Space-Truckers: The Repository

Exploration is an important learning tactic for the discovery of new knowledge. Its converse, exploitation, is an equally important tactic used to convert passing knowledge into actionable skills. The key to maximizing learning is the proper application of each type of learning at the appropriate level and time. With tight iterative exchanges between the two, it is possible to learn a lot in a little amount of time.

Our journey has many stops and signposts along the way to help assist and guide us toward our destination, and in the spirit of maximizing learning, each chapter represents an evolution toward our goal that includes live, runnable examples (exploration) along with the exact source code for the application at that point of the journey.

Figure 1.8 – View the application source in context with the stage of your journey

Figure 1.8 – View the application source in context with the stage of your journey

We accomplish this in a simple fashion via the use of Git branches – one for each chapter involving the application code. In addition, each chapter may have one or more Playground snippets (see Chapter 2, Ramping up on Babylon.js, for more on the Playground) specific to the content covered in that chapter. Snippets are neat in a lot of ways and one of those is that they can have multiple revisions.
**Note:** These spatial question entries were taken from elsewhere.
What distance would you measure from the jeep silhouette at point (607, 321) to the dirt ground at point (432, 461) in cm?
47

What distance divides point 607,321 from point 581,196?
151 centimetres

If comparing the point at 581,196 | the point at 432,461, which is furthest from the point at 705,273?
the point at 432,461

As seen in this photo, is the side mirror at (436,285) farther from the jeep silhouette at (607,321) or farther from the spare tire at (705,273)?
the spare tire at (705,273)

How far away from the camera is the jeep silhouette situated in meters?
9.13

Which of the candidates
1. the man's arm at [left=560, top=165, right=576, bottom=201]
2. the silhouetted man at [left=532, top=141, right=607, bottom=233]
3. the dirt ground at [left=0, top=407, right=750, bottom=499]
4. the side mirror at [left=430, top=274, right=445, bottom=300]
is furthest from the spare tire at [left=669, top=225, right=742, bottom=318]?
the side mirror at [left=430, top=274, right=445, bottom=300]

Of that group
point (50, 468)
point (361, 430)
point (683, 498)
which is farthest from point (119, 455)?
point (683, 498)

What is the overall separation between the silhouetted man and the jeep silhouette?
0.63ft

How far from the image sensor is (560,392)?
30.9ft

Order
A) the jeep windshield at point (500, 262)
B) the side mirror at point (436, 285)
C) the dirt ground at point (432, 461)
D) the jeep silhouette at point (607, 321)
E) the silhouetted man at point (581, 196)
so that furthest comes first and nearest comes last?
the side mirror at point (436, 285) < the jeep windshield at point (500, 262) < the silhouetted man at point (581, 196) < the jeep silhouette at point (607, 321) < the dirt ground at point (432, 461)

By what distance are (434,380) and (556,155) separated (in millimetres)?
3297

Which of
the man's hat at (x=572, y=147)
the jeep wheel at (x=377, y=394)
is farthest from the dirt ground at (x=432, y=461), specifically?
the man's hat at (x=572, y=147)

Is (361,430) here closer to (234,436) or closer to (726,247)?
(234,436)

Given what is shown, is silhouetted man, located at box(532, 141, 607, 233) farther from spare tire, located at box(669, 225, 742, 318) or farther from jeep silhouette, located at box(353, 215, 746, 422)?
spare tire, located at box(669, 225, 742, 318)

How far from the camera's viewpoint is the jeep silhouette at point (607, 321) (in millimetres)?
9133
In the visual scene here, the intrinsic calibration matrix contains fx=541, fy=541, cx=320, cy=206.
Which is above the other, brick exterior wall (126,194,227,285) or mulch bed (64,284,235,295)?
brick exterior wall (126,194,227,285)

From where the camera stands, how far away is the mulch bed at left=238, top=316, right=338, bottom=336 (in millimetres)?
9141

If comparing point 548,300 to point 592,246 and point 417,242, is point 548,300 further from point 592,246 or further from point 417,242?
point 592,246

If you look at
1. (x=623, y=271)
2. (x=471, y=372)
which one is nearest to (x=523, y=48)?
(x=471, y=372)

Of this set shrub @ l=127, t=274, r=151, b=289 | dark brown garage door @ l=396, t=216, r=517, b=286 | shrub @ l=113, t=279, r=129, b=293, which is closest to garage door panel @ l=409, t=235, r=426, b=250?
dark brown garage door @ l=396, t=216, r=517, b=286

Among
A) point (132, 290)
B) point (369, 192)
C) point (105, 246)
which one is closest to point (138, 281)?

Toggling between different revisions of a snippet is a great way to visually see how an example has evolved and can help bring insights as to why a particular piece of code behaves as it does.

Maybe things were going OK but then you’ve found yourself stuck on something that you just can’t figure out. That’s OK too – there are places you can go for help! Create a post or add to an existing one in the Discussions board over at https://github.com/jelster/space-truckers/discussions for questions, comments, or concerns about content in the repository and/or book. Questions more general to BJS can be posted over at the BJS community forums – https://forum.babylonjs.com. Creating an account for both GitHub and the BJS Forums can be relatively quick and painless.

Tip

If you are planning to create both a BJS Forum and a GitHub account login, save yourself half the effort by signing up for GH first. Then, when you create your forum account, you can select the Login With GitHub option, supplying the information for your newly created GH account.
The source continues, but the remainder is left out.